=== REQUISITOS DA TAREFA ===
Responda com base na reportagem sobre o navio MV Bahijah:
(a) Em que data o navio saiu da Austrália?
(b) Segundo os veterinários citados na nota do departamento, em que estado de saúde o gado permanece?
(c) Que cargo Suzanne Fowler ocupa na RSPCA?

Austrália insiste em nova viagem para 16 mil animais presos em navio

Austrália insiste em nova viagem para 16 mil animais presos em navio
Navio MV Bahijah - Foto: Reprodução/Twitter/X/@AnimalsAus

O imbróglio legal e logístico envolvendo o navio MV Bahijah ganhou um novo capítulo nesta quarta-feira (31/1). O cargueiro esta “preso” na costa da Austrália, na cidade de Fremantle, com cerca de 14 mil ovelhas e dois mil gados após não conseguir chegar à Jordânia por conta de conflitos no Mar Vermelho.

O navio saiu da Austrália no dia 5 de janeiro, mas voltou depois de 15 dias. Os animais seguem dentro do cargueiro desde então. Por questão de biossegurança, os animais a bordo não podem ser reintroduzidos em um rebanho australiano, apesar de não terem atracado em nenhum outro porto.

Nesta quarta, o Departamento de Agricultura, Pesca e Engenharia Floresta da Austrália publicou uma nota detalhando o caso. Segundo informações, veterinários visitaram o local e apontaram que “o gado permanece em boa saúde e não há evidências de quaisquer preocupações significativas com a saúde, o bem-estar ou o ambiente (dos animais)”.

A nota ainda aponta que o departamento tem de equilibrar a “biossegurança australiana, a legislação de exportação, as considerações de bem-estar animal e os requisitos dos nossos parceiros comerciais internacionais”.

A ideia é seguir com a viagem, já que o ” departamento continua a avaliar o pedido de reexportação do gado fornecido pelo exportador”.

Defesa dos animais

A Royal Society for the Prevention of Cruelty to Animals (RSPCA), associação que promove o bem estar animal, disse que era vital que os animais fossem retirados do navio, pois as condições quando ele atracasse se tornariam insuportáveis, e enviá-los em outra viagem seria crueldade.

“Essas ovelhas e gado teriam ficado parados em seus próprios dejetos nos últimos 24 dias e provavelmente ficaram cada vez mais estressados durante esse tempo devido ao movimento do navio”, disse a cientista-chefe da RSPCA, Dra. Suzanne Fowler.

A associação está preocupada com a segurança e a ventilação para os animais. “Muitos desses navios dependem completamente do movimento do navio e do ziguezague no oceano para tentar obter ventilação em determinadas áreas”, disse Fowler.

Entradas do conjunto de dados
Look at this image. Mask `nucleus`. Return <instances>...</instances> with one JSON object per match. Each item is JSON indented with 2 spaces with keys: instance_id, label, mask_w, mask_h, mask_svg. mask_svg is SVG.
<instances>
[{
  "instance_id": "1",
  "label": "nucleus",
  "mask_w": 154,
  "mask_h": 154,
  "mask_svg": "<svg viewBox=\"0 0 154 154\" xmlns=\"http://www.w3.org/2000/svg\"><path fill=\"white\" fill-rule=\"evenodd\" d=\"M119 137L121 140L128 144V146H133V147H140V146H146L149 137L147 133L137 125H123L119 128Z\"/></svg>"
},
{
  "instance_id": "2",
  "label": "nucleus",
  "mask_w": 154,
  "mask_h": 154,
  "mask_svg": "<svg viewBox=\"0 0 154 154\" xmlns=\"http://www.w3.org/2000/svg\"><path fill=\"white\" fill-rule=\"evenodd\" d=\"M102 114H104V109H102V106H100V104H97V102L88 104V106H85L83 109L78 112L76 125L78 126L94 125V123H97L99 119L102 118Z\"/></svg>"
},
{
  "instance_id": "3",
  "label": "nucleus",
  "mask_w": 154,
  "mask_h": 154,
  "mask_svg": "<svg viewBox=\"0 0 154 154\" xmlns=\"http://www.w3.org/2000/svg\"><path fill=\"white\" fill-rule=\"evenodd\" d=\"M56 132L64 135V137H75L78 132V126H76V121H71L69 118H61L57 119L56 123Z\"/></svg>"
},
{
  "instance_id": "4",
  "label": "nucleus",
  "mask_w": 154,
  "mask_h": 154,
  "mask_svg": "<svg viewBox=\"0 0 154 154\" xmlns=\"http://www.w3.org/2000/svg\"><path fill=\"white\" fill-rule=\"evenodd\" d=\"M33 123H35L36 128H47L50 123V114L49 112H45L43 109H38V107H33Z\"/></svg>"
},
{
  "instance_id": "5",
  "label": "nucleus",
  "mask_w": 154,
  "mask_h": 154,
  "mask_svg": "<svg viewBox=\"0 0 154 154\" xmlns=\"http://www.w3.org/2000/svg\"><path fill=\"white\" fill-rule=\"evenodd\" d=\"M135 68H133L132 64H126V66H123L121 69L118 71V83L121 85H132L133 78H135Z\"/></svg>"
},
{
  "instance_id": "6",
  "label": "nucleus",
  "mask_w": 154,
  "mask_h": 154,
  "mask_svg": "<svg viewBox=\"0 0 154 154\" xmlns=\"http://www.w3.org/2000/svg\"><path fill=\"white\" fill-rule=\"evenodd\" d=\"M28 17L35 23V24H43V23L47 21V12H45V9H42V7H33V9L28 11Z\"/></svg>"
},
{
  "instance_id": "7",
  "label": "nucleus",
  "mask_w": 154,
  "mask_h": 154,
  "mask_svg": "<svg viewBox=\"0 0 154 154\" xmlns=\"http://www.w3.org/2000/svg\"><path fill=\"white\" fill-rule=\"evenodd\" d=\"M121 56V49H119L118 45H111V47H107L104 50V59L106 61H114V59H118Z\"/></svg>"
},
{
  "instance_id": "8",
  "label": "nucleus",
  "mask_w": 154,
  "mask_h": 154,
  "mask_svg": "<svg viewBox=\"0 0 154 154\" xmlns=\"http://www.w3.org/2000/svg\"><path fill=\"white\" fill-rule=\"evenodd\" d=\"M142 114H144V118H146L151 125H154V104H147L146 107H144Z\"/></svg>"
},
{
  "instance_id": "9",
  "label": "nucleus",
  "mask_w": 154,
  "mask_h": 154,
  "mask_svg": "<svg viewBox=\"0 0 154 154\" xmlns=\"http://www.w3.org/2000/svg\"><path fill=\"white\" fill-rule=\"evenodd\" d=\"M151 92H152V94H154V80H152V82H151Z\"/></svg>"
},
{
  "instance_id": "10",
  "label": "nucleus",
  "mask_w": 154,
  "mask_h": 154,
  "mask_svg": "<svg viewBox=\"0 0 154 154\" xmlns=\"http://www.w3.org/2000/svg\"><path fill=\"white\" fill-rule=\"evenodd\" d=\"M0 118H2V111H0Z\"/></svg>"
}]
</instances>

=== ÁREA DE RESPOSTA ===
(a) Em 5 de janeiro.
(b) O gado permanece em boa saúde.
(c) Cientista-chefe.